### Tu tarea:
Prosigue el texto sobre las finanzas públicas tras la pandemia a partir de su última oración.

*** Fragmento de texto

los temas fundamentales relativos a las finanzas y al gasto público.
Como
el país saldrá de la pandemia inmensamente endeudado, con mínimas exportaciones
de petróleo y carbón, es previsible una aguda escasez de divisas. Además, habrá
millares de empresas quebradas, desempleo superior al 20% de la fuerza laboral,
reducción del recaudo de los impuestos sobre ventas y renta. Los fiscos locales
experimentarán altísimo debido cobrar por predial y reducción inevitable en los
impuestos de industria y comercio. Y como si fuera poco, habrá que atender el
servicio de la deuda externa con dólares de 4 o 5.000 pesos, en vez de dólares
de 2.500 o 3.000 pesos.
Frente
a ese panorama aterrador habrá que apelar a expedientes como: 1. Liquidar
reservas internacionales (lo que puede conducir a mayor devaluación del peso,
con su incidencia en el servicio de la deuda). 2. Emitir, emitir y emitir
(envileciendo la moneda y empobreciendo aun más a las clases desfavorecidas), y
3. Incrementar los impuestos sobre sujetos tributarios exhaustos.
Hasta
ahora solo se ha considerado esa tercera opción, a todas luces incapaz de
colmar el déficit de tesorería, y menos aun de equilibrar el presupuesto.
No
obstante, hay quienes proponen crear una renta básica universal y nadie se
atreve a cuestionar los inmensos presupuestos que se desprenden del Plan de Desarrollo
de la actual administración.
Ahora
bien, si el gobierno se empeña en ejecutar ese plan, todo tendrá que hacerlo a
debe. Pero, ¿queda capacidad en la economía nacional para suministrarle esos
recursos al Estado? ¿O habrá bancos extranjeros dispuestos a suscribir
empréstitos colombianos?
La
sola magnitud del déficit de los gastos de funcionamiento y del servicio de la
deuda, hace pensar que endeudarse para pagar sueldos y amortizar empréstitos
nos llevaría en pocos años a niveles de endeudamiento tipo Grecia o Argentina,
es decir, al descalabro absoluto. Y si además se tomase dinero para las
inversiones, ¿hasta dónde llegaría el endeudamiento total?
Nadie
en sano juicio seguiría el camino del endeudamiento astronómico, así encontrase
prestamistas aventureros y especuladores ‒que siempre hay‒ dispuestos a
arriesgarse en un país posiblemente inviable.
¿Cuánto
tiempo pasará antes de que llegue una recuperación que haga posible el
equilibrio fiscal y presupuestal y el retorno a la normalidad económica? En el
mejor de los casos tendremos cuatro o cinco años antes de volver a la senda del
crecimiento y el progreso.

******
*** Datos proporcionados

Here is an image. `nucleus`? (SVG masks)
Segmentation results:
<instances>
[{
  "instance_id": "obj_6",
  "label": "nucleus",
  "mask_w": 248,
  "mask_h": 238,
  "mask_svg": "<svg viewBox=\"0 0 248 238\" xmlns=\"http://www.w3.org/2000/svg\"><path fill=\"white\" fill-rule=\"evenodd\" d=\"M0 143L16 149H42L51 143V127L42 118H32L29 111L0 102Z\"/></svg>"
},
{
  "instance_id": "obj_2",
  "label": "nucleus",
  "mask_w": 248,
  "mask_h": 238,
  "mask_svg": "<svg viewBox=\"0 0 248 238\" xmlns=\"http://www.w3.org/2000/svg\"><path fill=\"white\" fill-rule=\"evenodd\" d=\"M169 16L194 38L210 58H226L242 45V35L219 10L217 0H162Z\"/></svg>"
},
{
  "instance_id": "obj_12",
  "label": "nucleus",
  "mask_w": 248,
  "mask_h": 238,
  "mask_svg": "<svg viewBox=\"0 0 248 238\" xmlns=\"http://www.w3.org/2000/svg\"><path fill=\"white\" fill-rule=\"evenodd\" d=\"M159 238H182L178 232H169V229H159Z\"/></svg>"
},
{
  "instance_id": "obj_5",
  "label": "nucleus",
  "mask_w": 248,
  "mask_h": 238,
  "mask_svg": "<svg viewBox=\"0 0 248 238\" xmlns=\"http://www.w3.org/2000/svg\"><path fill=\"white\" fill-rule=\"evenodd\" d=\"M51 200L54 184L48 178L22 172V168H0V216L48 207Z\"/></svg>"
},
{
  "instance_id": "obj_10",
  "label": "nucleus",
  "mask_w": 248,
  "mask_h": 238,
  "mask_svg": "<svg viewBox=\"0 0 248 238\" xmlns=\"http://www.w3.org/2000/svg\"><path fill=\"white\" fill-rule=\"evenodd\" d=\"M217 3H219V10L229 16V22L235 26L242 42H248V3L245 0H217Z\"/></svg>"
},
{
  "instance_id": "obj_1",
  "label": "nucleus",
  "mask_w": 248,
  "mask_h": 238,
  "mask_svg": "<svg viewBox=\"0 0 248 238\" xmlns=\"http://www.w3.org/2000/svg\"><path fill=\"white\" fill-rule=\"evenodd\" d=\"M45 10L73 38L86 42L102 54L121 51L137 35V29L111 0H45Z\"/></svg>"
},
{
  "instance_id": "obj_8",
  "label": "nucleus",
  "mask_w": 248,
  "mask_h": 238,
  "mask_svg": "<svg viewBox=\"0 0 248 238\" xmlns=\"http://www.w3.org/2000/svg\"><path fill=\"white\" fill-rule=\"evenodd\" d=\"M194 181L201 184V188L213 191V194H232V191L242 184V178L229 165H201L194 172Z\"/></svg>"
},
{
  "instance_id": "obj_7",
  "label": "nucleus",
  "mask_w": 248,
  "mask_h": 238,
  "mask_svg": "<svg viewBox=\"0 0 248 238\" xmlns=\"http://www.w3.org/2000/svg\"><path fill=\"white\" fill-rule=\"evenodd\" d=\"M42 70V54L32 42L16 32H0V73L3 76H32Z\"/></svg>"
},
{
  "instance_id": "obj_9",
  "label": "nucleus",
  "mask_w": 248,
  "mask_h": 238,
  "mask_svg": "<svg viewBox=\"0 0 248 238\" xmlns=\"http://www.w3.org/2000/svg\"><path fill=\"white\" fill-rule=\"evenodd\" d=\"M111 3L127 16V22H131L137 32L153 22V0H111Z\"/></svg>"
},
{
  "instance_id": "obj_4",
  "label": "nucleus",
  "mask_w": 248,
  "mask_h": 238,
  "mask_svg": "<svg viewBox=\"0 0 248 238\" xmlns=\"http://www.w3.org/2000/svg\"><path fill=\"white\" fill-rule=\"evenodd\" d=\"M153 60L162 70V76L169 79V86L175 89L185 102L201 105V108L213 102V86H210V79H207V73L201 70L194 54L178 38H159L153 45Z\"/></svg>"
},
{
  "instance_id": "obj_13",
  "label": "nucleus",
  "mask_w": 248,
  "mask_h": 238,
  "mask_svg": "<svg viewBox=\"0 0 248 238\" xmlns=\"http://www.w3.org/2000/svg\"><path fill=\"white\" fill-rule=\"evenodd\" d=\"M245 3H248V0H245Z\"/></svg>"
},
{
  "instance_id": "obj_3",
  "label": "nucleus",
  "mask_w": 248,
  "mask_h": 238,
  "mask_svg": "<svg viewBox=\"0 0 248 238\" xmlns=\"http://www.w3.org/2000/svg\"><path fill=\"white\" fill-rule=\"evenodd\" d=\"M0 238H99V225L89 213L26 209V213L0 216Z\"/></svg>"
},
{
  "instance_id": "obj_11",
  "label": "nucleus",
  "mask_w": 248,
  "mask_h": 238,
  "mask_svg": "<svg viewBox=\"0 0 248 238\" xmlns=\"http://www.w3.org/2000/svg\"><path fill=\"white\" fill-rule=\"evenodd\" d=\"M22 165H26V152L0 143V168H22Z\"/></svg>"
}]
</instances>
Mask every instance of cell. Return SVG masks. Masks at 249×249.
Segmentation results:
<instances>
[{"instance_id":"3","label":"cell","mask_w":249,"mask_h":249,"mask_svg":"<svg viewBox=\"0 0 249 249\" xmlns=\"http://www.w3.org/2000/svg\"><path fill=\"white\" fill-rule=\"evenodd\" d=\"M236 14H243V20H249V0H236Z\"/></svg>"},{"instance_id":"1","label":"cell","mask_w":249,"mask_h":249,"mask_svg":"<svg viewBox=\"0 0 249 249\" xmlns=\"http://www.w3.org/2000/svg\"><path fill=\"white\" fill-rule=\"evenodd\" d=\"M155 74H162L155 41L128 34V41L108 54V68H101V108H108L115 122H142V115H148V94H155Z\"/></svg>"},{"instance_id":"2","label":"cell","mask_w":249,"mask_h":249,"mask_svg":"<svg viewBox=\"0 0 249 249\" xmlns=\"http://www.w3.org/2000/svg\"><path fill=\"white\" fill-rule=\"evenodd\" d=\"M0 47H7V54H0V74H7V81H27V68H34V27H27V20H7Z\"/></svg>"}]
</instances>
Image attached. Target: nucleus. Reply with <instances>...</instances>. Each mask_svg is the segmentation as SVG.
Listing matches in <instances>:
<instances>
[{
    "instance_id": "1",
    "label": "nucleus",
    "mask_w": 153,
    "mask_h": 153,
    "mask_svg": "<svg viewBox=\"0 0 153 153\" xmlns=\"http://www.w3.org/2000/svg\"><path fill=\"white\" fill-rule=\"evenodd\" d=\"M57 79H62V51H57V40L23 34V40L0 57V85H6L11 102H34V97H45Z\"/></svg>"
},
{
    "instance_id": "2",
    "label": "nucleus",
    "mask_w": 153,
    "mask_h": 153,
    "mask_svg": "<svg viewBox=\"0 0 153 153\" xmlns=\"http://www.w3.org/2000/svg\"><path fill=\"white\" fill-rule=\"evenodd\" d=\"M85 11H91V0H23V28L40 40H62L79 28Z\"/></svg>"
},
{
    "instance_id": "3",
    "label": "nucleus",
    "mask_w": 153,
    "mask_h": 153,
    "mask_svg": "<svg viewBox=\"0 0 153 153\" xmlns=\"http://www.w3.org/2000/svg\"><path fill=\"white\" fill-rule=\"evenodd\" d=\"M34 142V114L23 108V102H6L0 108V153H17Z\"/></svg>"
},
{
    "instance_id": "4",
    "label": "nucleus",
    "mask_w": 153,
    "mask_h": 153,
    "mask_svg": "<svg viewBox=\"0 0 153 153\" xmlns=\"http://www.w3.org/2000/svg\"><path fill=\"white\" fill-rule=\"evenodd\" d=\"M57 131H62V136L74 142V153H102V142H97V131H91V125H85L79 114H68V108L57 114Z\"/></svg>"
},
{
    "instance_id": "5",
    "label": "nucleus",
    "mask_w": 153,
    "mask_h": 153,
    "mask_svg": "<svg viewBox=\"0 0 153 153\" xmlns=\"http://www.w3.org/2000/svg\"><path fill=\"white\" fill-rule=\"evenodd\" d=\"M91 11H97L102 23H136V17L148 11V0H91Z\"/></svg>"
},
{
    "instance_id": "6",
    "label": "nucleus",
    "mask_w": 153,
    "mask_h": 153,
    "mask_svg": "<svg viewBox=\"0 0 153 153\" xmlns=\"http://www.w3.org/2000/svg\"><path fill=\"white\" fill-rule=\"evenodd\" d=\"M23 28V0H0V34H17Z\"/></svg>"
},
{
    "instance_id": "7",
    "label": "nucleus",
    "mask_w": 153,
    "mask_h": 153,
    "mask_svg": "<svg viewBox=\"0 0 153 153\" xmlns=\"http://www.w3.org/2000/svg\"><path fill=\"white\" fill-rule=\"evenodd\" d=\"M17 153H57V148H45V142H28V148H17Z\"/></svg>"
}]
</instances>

******

### Resultado del ejercicio:
Por
esa razón es inexplicable que nadie quiera decirle al país que habrá que
olvidarse del Plan de Desarrollo (que incluye 39 billones en el cuatrienio,
para “cumplirles” a las FARC con inversiones tóxicas), que habrá que aplazar el
impagable Metro de Bogotá (cuyo costo ya ha subido unos 4 billones debido a
nuestra devaluación); que los tranvías o trenes ligeros prometidos a Medellín
no son prioritarios; que hay que desistir del muy costoso (se habla de US $300
millones) voto electrónico, letal además para la democracia.
Ahorro
y austeridad, aunque a ningún político le suenan esas palabras, pero habrá que
volver a sueldos públicos moderados, a congresistas y magistrados que no
cuesten 70 u 80 millones mensuales (ahora tienen emolumentos enormes y están
acompañados de abundante séquito burocrático). Tenemos que privatizar empresas oficiales
y reducirnos a 10 o 12 embajadas (apenas con un jefe de misión y una
secretaria, en oficina modesta), porque ¿qué hacen centenares de embajadores,
primeros y segundos secretarios, agregados de lo uno y lo otro, choferes y
carros de lujo, en multitud de países que poquísimo nos compran y donde no se
nos conoce ni aprecia?
También
habrá que decir adiós a “altos” consejeros, magistrados auxiliares, nóminas
paralelas, empleados innecesarios, y liquidar centenares de agencias,
comisiones y programas no esenciales. ¡Ah, y los deliciosos carros oficiales,
cocteles, comisiones al exterior y contratos para promover personajes y
políticas!
¡Despilfarrar
o ahorrar, he ahí la cuestión! ¡Reconstrucción nacional o catástrofe!, porque
si la austeridad no se convierte en la norma suprema del gasto público, el país
puede descuadernarse hasta los niveles requeridos para que el desastre
electoral nos condene, en 2022, a repetir la experiencia de Venezuela.
***
¡Y como lo hace notar Eduardo Mackenzie, las opulentas embajadas ni siquiera rebaten la desinformación falsa, sesgada o calumniosa contra Colombia que aparece rutinariamente en los grandes medios!